Begin DATA SUPPLIED
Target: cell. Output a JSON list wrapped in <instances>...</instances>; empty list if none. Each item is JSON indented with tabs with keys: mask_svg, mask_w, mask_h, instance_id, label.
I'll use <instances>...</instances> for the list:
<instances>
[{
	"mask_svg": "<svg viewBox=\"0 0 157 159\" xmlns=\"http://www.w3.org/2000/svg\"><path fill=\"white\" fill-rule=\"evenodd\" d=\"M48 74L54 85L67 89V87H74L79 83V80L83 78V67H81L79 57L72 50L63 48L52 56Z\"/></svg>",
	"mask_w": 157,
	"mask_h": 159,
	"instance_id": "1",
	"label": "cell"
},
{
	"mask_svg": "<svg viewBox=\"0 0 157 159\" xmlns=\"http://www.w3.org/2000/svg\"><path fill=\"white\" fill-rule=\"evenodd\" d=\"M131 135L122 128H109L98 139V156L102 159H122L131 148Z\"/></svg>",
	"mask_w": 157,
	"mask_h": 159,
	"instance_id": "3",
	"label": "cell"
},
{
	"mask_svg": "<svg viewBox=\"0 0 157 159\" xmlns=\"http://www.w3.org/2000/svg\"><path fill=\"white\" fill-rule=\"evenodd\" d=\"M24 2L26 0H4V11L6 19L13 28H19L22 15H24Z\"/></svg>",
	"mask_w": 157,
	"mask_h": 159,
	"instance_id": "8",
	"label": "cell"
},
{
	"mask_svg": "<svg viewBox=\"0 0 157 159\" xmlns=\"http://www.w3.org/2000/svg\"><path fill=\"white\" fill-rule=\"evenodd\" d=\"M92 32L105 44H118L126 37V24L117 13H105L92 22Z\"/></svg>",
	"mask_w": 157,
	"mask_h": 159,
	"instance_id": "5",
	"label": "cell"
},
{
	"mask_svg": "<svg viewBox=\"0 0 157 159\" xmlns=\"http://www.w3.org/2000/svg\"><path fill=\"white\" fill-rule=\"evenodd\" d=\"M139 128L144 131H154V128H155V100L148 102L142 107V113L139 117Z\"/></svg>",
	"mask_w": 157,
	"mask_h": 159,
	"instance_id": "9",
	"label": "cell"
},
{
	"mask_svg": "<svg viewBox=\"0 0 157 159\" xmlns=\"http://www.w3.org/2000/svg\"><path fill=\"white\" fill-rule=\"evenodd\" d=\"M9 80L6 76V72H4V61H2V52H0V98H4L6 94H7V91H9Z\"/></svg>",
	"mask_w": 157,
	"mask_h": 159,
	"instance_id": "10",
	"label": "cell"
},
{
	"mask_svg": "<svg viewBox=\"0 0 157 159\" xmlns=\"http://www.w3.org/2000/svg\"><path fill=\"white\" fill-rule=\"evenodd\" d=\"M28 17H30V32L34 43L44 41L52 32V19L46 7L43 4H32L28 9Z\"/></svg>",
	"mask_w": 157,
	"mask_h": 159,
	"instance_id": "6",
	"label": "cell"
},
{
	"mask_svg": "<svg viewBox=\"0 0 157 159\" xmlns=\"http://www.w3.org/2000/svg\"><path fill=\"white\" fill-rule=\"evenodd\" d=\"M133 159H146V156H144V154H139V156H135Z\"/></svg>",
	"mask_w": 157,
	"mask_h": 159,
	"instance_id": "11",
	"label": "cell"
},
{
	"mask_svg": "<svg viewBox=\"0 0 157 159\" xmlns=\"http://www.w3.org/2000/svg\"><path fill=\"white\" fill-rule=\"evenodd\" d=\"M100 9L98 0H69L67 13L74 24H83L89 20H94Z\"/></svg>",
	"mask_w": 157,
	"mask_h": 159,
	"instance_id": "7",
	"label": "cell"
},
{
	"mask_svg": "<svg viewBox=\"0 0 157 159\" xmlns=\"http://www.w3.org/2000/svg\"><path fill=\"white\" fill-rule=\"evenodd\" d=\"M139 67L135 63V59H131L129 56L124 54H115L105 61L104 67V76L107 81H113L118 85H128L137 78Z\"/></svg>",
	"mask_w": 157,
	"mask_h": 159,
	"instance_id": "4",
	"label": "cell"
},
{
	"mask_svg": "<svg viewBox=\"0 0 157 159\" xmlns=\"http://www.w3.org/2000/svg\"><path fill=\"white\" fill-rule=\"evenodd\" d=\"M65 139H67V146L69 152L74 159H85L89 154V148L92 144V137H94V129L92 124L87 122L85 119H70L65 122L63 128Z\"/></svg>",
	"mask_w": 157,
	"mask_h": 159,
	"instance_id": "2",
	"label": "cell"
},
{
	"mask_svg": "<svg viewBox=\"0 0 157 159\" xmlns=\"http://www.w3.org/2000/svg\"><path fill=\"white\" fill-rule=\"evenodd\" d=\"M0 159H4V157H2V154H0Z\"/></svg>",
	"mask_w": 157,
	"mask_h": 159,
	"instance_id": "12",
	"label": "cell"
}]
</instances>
End DATA SUPPLIED
Begin DATA SUPPLIED
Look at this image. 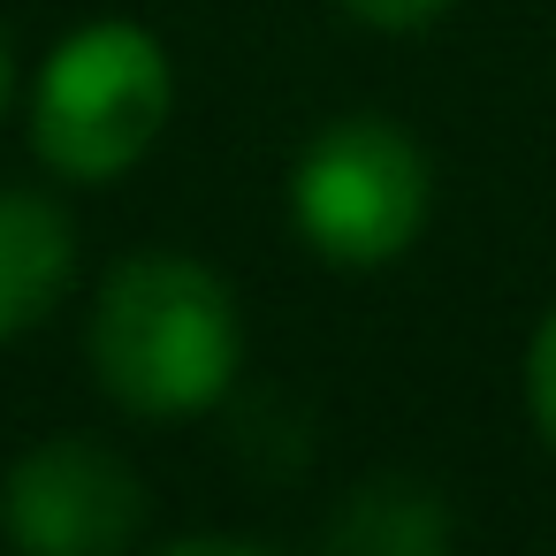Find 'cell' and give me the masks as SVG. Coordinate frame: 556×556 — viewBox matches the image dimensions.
End DATA SUPPLIED
THE REQUEST. Count the lines in the entries above that contain the string "instances", matching case exactly. Reply with the number alone.

THE REPLY. 4